Imaging techniques for Alzheimer's

Q: How does brain imaging fit into this?

In 1993 researchers identified a common gene that one in four of us have that increases a persons risk for Alzheimer's disease.

We've been able to detect some of the same brain changes we see in patients with Alzheimer's disease -- maybe 50 years before the onset of symptoms.

We've been able to track some of those changes in middle-aged people a couple of decades before the onset of symptoms.

And we estimate that instead of needing to study 50,000 people over 20 years starting in middle age to test a prevention therapy, maybe we could do the same study with just 200 people at higher risk in two years.

So, what if we could study a different prevention therapy every two years and find one that works within 12 years. Wouldn't that be great?

Q: How can you assess possible prevention therapies?

We propose the idea of doing a study every two years of a promising treatment in people who, based on their age and genetic background, are close to developing symptoms.
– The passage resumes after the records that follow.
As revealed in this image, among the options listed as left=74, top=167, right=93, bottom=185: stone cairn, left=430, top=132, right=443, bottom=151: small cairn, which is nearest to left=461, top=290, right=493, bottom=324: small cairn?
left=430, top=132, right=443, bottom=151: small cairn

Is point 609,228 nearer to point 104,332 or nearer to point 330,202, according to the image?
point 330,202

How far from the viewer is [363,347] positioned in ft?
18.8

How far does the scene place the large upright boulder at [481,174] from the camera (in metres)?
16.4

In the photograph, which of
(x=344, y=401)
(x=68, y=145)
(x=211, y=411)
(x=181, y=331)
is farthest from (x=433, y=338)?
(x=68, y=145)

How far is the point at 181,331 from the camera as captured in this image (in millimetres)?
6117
If after two years we see no effects on our brain imaging or biomarker measurements the study is discontinued and the family members get access to the next most promising treatment.

But if there's an effect on these biological measurements, continue the study just a little bit longer to show that it slows down some of these memory declines.

If we can do that, we would have found a treatment to reduce the risk of Alzheimer's disease.

Q: Where does the research go next?

Given the stakes and the opportunity at hand we can't think of anything more exciting.

We're beginning to see a groundswell of interest of researchers around the world who've begun to think about using biomarkers in prevention trials.

What we've proposed doing is; include all of the promising biomarkers, as expensive as that is, in the same study to determine whether they are budging in the right direction, to compare them in terms of their ability to budge in response to treatment, and to compare them in terms of their ability to predict a clinical outcome so that we could have just the right biomarker for other prevention studies.

We're excited about that.

Now is the time to launch the era of Alzheimer's prevention research, to establish the sense of urgency to address this problem starting now.